The development and refinement of diagnostic criteria and assessment instruments specifically designed to capture BPD manifestations during adolescence and childhood is clearly among the priorities of the agenda for future research involving BPD. Current evidence indicates that BPD does not appear “out of the blue” during adolescence; rather, symptoms of ADHD and ODD during childhood or other childhood problem behaviors usually precede the emergence of BPD during adolescence (102). Of course, these data do not imply that all children with ADHD or ODD will develop BPD later during their lives. Longitudinal studies have shown that BPD is frequently diagnosed in adult patients who had been diagnosed with ADHD in childhood. The question of whether ADHD and BPD randomly co-occur as comorbidities or whether they have similar origins or share common pathological mechanisms remains unresolved (63). It is hoped that future studies will illuminate the developmental pathways that lead some children to develop BPD during adolescence or adulthood and that both risk factors and protective factors will be identified. The co-occurrence of other personality disorders (as well as other mental disorders) with BPD during adolescence and the impact of this on the course, outcome, and treatment response of BPD are likely to receive special attention in the near future. In adult patients, BPD has been reported to be characterized by high co-occurrence rates with other disorders, particularly bipolar disorder, narcissistic personality disorder, and schizotypal personality disorder (103). It has also been found that the co-occurrence of BPD with other personality disorders seems to influence the likelihood of remission and the time to remission of patients with BPD (104). These findings clearly highlight the need to study the impact of co-occurring personality disorders on the clinical course of BPD in adolescent samples.
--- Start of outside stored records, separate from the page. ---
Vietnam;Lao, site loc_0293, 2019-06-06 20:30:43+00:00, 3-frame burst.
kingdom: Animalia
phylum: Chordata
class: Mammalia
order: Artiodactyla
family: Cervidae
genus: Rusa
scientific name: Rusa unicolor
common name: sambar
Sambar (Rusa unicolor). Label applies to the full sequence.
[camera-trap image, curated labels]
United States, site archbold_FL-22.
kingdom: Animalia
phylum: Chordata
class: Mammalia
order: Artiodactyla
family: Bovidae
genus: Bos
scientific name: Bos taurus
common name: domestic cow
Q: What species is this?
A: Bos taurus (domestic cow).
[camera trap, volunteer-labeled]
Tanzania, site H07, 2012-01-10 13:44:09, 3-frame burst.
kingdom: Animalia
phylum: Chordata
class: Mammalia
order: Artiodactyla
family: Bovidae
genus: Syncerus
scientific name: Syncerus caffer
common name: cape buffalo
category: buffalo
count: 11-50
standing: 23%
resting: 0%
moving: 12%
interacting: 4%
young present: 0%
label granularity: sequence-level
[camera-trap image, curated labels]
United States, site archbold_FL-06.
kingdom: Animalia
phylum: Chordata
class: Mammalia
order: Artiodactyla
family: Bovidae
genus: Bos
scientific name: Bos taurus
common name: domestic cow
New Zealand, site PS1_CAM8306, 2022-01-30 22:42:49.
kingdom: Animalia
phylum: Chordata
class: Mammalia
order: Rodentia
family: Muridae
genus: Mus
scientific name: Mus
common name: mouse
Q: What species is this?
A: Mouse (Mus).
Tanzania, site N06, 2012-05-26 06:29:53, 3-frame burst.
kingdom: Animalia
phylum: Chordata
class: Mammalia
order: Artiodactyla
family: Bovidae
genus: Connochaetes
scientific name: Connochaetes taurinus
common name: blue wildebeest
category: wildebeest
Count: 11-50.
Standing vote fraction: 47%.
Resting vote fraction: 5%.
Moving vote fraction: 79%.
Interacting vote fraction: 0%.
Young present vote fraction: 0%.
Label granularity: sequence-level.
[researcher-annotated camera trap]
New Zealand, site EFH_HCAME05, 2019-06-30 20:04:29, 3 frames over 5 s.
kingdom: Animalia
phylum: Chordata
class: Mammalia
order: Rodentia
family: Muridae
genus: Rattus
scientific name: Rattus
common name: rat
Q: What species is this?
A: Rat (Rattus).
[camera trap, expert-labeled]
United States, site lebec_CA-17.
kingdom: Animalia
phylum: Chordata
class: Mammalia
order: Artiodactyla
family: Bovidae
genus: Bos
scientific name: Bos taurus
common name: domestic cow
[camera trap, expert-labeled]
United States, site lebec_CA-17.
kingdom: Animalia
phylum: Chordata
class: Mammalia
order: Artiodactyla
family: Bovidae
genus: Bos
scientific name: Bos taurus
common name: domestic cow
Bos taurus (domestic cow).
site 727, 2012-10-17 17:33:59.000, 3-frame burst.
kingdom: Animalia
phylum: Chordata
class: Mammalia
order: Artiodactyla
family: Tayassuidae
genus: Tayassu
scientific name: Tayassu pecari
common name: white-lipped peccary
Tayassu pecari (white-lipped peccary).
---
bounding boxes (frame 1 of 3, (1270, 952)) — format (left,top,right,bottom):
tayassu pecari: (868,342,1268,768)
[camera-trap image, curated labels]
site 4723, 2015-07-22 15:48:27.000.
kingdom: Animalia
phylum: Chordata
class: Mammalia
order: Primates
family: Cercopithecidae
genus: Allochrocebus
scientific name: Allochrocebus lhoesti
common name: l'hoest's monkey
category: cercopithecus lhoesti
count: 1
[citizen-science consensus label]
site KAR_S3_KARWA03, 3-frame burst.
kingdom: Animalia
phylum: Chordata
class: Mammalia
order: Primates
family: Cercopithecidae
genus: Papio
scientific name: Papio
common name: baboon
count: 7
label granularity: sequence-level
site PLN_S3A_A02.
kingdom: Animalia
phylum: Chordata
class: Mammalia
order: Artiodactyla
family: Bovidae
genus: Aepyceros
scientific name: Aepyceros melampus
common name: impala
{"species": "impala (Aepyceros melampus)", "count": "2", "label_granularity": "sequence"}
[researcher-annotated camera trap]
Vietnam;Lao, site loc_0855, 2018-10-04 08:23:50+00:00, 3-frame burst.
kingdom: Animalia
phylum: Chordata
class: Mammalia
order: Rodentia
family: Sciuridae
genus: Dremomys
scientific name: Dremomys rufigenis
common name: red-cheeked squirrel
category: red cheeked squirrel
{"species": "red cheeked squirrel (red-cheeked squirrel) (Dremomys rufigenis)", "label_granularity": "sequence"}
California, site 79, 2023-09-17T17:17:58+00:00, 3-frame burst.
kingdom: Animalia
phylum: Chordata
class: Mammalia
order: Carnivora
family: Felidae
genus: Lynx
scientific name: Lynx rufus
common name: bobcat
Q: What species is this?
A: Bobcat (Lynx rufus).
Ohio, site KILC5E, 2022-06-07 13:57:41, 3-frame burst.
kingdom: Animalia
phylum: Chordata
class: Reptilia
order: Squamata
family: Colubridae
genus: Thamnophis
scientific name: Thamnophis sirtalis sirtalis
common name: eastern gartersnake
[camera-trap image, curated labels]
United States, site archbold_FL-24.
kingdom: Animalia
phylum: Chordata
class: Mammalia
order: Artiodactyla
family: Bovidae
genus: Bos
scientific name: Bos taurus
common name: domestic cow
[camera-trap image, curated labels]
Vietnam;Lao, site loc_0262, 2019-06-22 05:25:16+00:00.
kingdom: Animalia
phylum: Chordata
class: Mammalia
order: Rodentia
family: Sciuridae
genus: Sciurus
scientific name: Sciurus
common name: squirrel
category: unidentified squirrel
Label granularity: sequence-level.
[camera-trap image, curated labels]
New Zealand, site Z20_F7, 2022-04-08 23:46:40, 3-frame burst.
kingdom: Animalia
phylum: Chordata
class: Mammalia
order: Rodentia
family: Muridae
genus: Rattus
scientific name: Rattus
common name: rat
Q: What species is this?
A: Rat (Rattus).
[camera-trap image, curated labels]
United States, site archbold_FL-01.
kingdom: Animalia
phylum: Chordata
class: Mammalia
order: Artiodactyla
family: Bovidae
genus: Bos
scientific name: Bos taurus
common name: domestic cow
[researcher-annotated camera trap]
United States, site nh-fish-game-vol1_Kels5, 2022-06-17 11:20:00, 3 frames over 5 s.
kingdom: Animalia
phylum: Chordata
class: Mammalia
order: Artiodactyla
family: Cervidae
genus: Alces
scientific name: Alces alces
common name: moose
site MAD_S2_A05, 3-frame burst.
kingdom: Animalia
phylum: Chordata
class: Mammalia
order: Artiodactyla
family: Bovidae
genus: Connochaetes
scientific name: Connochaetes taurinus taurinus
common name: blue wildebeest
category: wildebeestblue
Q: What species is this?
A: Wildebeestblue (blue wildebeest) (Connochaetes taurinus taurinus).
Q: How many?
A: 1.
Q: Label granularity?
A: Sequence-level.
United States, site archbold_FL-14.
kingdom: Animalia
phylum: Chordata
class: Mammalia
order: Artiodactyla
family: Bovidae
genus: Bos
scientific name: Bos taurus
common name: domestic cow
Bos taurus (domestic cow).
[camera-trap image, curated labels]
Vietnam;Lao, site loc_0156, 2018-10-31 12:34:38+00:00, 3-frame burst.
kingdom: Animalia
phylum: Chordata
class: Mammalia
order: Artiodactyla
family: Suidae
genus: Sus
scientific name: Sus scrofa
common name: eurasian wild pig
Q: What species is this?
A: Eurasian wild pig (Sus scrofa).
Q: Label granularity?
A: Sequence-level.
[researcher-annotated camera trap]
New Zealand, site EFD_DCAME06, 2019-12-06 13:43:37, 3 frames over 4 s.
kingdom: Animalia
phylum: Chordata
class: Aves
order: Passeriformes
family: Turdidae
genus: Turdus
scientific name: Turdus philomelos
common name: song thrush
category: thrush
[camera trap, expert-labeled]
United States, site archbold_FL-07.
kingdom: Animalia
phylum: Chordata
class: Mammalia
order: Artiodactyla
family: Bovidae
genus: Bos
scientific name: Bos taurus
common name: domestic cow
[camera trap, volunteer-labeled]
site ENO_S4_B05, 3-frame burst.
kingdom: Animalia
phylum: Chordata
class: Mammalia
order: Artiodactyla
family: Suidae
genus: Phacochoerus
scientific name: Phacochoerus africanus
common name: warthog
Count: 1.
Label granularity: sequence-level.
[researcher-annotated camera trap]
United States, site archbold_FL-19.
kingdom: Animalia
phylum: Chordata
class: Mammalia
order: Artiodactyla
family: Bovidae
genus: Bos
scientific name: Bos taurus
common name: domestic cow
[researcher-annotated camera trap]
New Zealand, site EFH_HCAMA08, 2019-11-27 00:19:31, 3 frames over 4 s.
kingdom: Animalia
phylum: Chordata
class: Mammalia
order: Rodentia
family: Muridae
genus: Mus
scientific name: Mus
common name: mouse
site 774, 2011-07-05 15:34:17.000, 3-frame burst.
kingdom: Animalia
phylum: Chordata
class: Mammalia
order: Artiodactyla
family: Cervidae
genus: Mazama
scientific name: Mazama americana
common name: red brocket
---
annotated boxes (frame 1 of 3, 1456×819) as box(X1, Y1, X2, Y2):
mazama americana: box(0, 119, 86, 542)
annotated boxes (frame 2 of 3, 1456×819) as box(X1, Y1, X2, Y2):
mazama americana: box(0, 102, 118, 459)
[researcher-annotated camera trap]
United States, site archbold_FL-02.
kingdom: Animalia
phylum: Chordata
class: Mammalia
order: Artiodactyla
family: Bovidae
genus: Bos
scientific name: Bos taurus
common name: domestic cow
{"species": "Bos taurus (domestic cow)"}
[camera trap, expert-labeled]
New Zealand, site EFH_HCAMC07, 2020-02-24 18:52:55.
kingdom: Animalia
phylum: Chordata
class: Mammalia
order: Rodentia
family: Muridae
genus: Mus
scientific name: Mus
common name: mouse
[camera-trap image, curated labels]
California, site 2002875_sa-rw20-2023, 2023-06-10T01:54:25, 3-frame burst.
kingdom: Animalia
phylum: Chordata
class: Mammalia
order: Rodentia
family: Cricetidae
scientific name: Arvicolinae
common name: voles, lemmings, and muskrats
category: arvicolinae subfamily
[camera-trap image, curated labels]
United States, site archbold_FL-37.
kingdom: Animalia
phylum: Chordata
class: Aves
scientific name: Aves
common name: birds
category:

The identification of very early manifestations of BPD during childhood is likely to represent a major research task in the future. Some studies have suggested that BPD symptoms are likely to be detectable at an early age; specific features of BPD (e.g., self-harm, traits of impulsivity and affective instability) are present during childhood, and they are predictive of a BPD diagnosis during adulthood (77,105). These few studies do not allow for the drawing of any firm conclusion about the construct validity of a BPD diagnosis during childhood, but they indicate the relevance of this research topic and represent a path for future studies.
A qualitative review of the scientific literature suggested that adolescence is a critical point for the early identification and therapeutic treatment of BPD. Available research data indicate that BPD can be reliably and validly diagnosed in adolescents. Research evidence indicates that there is no single symptom that is predictive of later BPD diagnosis during adolescence; rather, a pattern of two to three selected BPD symptoms that are evident during adolescence seemed to be highly predictive of later BPD diagnosis, particularly when measures that were specifically designed to assess for BPD during adolescence were used as part of the assessment process.